Hope this helps someone.

1
  • Do you know why this helped you?
    – Manuel
    Oct 22, 2022 at 16:07
10

Got errors like this too. Problem was my abstract backend referencing two servers. php-fpm was only listing to socket...

# Upstream to abstract backend connection(s) for php
upstream php {
        server unix:/var/run/php5-fpm.sock;
        #server 127.0.0.1:9000;
} 

server {
    [...]

    location ~ \.php$ {
            # NOTE: You should have "cgi.fix_pathinfo = 0;" in php.ini

            # With php5-fpm:
            fastcgi_pass php;
            fastcgi_index index.php;
            fastcgi_intercept_errors on;
            include fastcgi_params;
    }
}
1

In my case the error was a bad location for the error_log file for php5.6-fpm service and thus the php-fpm service was failing to start and nginx was not able to connect to it. You can find it in /etc/php/5.6/fpm/php.ini (you can replace 5.6 with the version you are running).

1

Just in case somebody is deperately trying to fix their problem just to realize there is nothing wrong with their reverse proxy setup:

In my case, the error persisted even after I've removed all location directives but a single one that only provides static content.
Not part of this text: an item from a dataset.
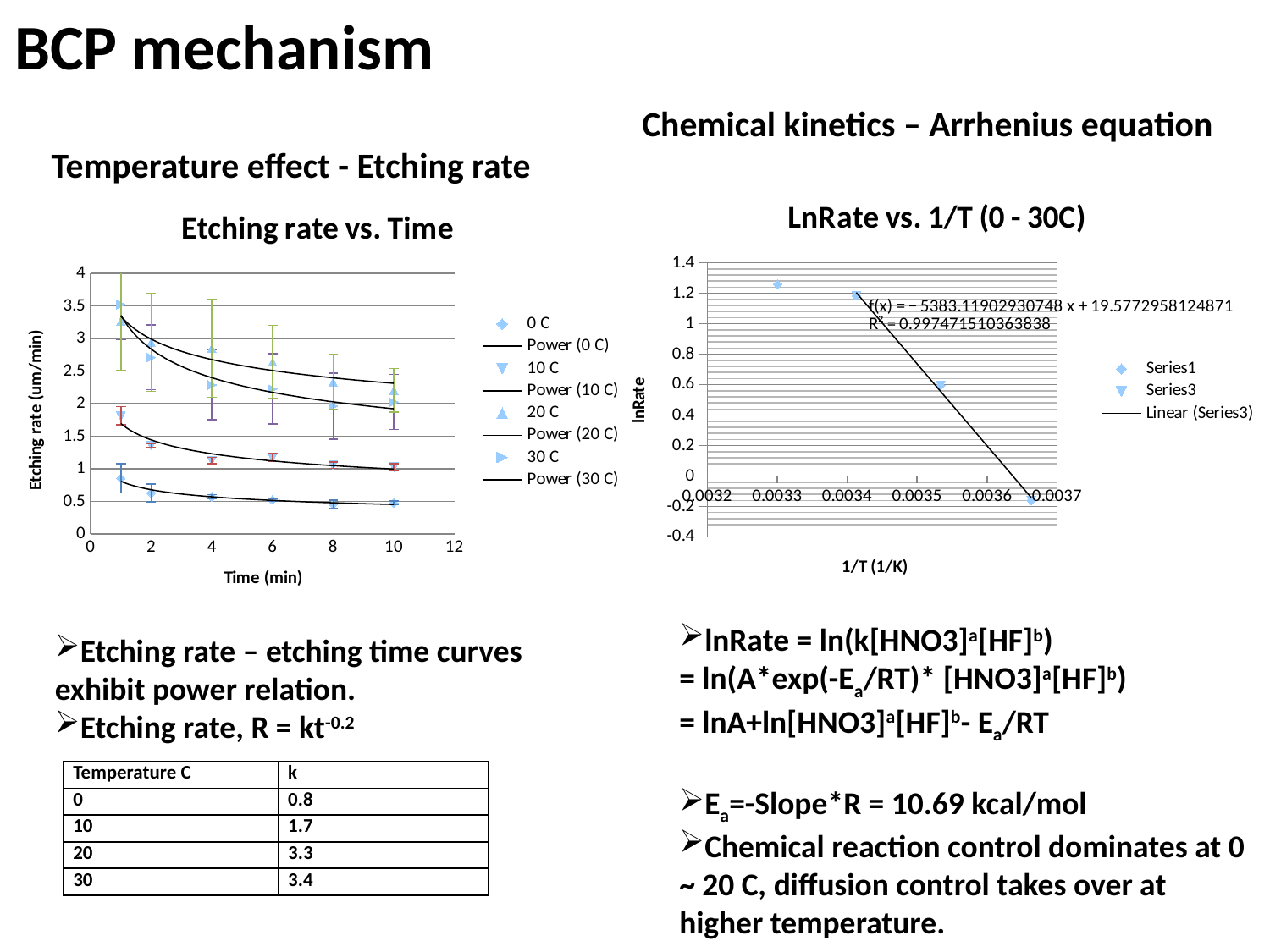
How many data points are plotted in the 'LnRate vs. 1/T (0 - 30C)' chart? 4 What kind of chart is the 'Etching rate vs. Time' chart on the left? scatter chart In the 'LnRate vs. 1/T (0 - 30C)' chart, what R² value is printed for the linear fit? 0.997471510363838 What is the y-axis title of the 'LnRate vs. 1/T (0 - 30C)' chart? lnRate In the 'Etching rate vs. Time' chart, is the value for 0 C at 10 min greater or less than 1? less In the 'LnRate vs. 1/T (0 - 30C)' chart, does lnRate rise or fall as 1/T increases? fall In the 'Etching rate vs. Time' chart, which temperature series has the lowest etching rate at 10 min? 0 C How many entries does the legend of the 'LnRate vs. 1/T (0 - 30C)' chart list? 3 In the 'Etching rate vs. Time' chart, is the value for 30 C at 1 min greater or less than 3? greater How many entries does the legend of the 'Etching rate vs. Time' chart list? 8 What is the x-axis title of the 'Etching rate vs. Time' chart? Time (min) In the 'LnRate vs. 1/T (0 - 30C)' chart, what is the slope in the printed trendline equation? −5383.11902930748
The error message was caused because Nginx wasn't able to log it's log to the syslog server:

access_log syslog:server=10.0.1.48:514,facility=local4,tag=nginx,severity=debug,nohostname main;

Summary:

If you are using a syslog log server, make sure it is available. To test whether the error originates from the logging setup, comment out all logging configs so that Nginx falls back to the native logging scheme.

I hope this saves some people time debugging a fully valid reverse proxy config, just to fid the error somewhere else :D

1

Same problem has occured for me and finally I found firewalld was blocking required ports after installation and I was missing to open ports in firewall (port 9000 in your logs).

-3

Just today I ran into this problem and for me it was a low memory issue during a high load period. So leveling up the instance type fixed the problem.